I believe this issue should of been handled privately by the family.


----------



## JTM (Dec 22, 2009)

blake said:


> I believe this issue should of been handled privately by the family.


 sweet mother of awesome, i believe so to.  i was thinking that you believed differently.


----------



## Blake Bowden (Dec 22, 2009)

JTM said:


> sweet mother of awesome, i believe so to.  i was thinking that you believed differently.


... !


----------



## JTM (Dec 22, 2009)

.. ! back at ya!  lol.   or i mean.  lol .. !


----------



## Frater Cliff Porter (Dec 22, 2009)

> I believe this issue should of been handled privately by the family.

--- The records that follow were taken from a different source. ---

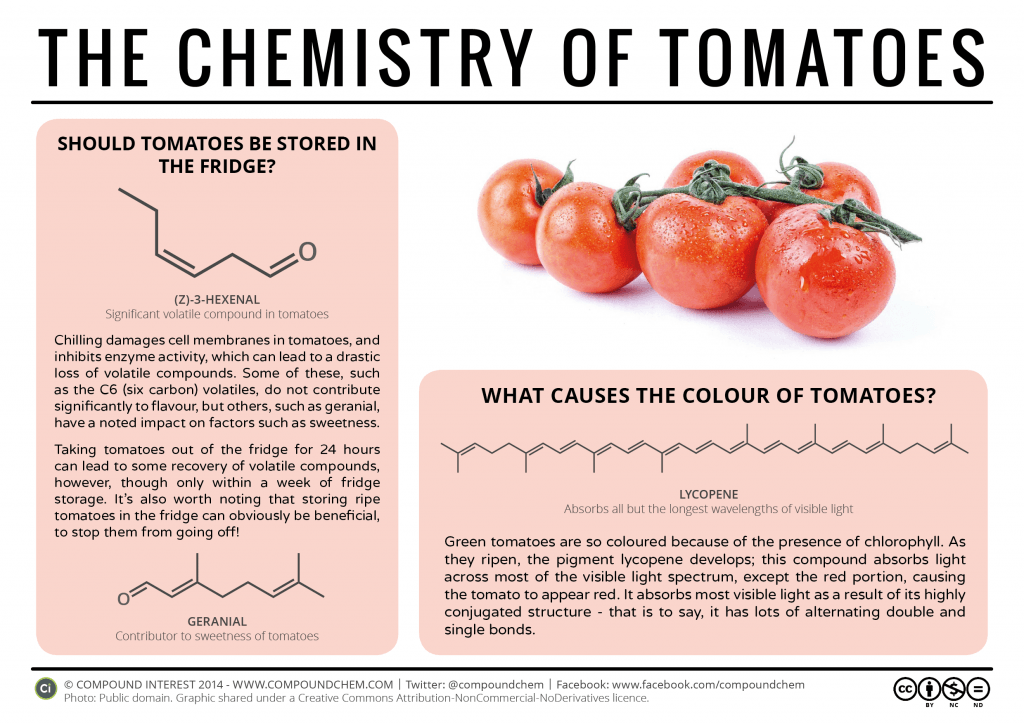 The Chemistry of Tomatoes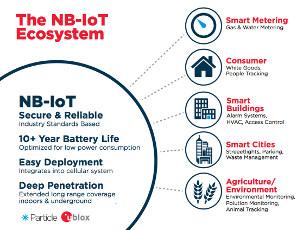 Las nuevas plataformas IoT/MVNO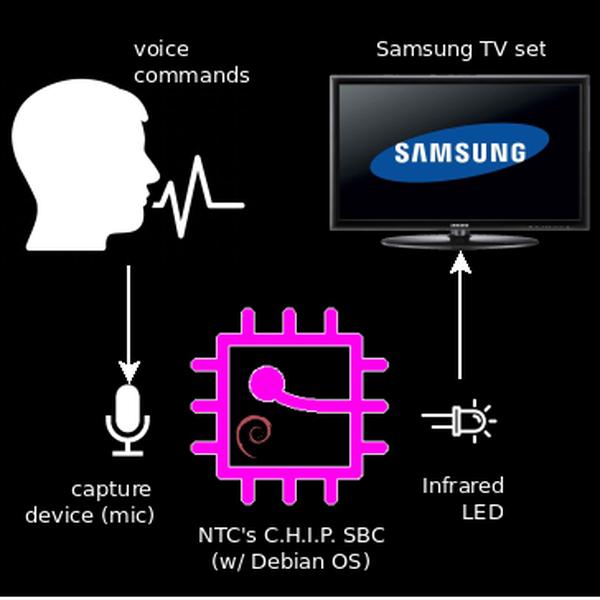 TV Remote Control via Offline Speech Recognition | Hackaday io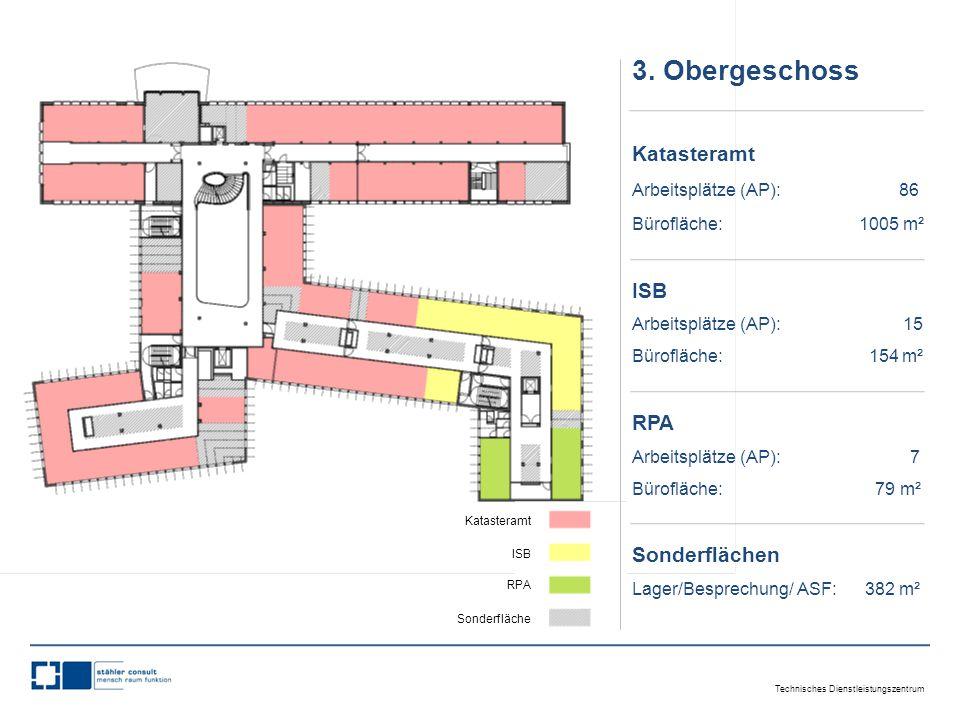 Technisches Dienstleistungszentrum ISB RPA Sonderfläche 3. Obergeschoss Katasteramt Arbeitsplätze (AP): 86 Bürofläche: 1005 m² ISB Arbeitsplätze (AP):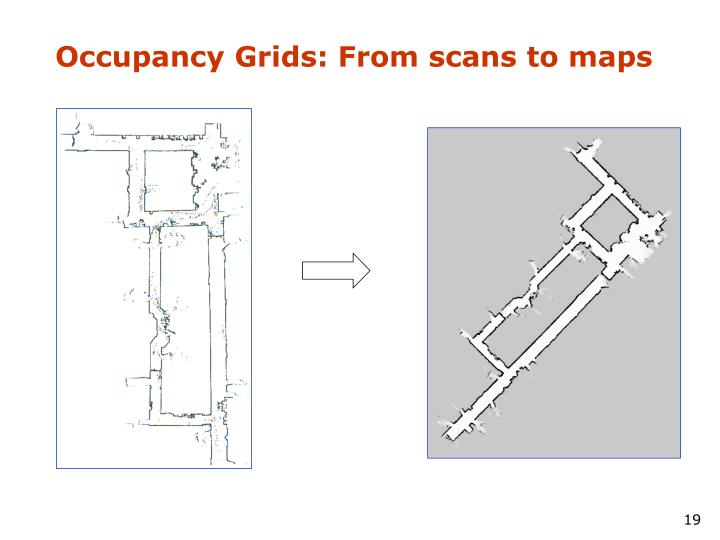 Occupancy Grids: From scans to maps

I wonder in reading it if the parents and teachers would have just talked if things wouldn't have worked out better....the good news is...lawyers are involved so everything will be fine soon


----------



## Hippie19950 (Dec 27, 2009)

It's strange to me how these schools will jump up, and suspend a student for something like this, or any so called violent tendencies, but they by the same token absolutely refuse to admit there is a drug problem there... Do they get reward points or money for school projects when they report a child's drawing, or a couple of 1st graders standing up to one another, and get it taken away if they report and admit the drug problem?? Maybe this is where the drug problem stems from, and I could be going backwards with it. If this child stated it was him on the cross, just how do the teachers, administrators, and shrinks figure he got there?? Kind of hard to do it yourself. Maybe there is someone at school making threats, and he figured that since we are taught this was done to Jesus, and he ended up on a cross, maybe the child thinks he will too. Too many variables here, too many unanswered questions, but the drug problem is real... I made the arrests on school property, I transported them to juvenile detention, and I went back, picked them up, released them to their parents. This was all AFTER the school called with the problem, the evidence in hand, juvenile probation contacted, and the juveniles taken before a magistrate, with evidence shown, and juvenile officers, and school admin present to answer the magistrates questions. Seems the Districts did not have a problem, and did not want a problem... But we'll crucify a kid for drawing something religious, while perhaps reading all the wrong things into it.


----------



## TexMass (Dec 31, 2009)

Up here in the NE they have cleared up a a few inacuracies in the original reports on this incident.

-The boy was not suspended.
-They didn't originally tell you that the boy had wrote his own name above the body on the cross.  
-The picture shown by the media was not the one in question, it was kept by the school distict.
-The class was asked to draw something that reminded them of the holidays not Christmas.  
-They could not confirm if the picture was drawn at school.  
-They may have over reacted because recently a boy had drawn a picture of himself with guns and knives around him that other people had seen and soon afterward comitted suicide.

The story up here in MA died pretty quick after the rest of the information came out.  The Principle could not comment due to District regulations and that just fueld the fire.  Even the Mayor of Taunton, MA demanded an apology until she heard everything.  It must have been a slow news day.


----------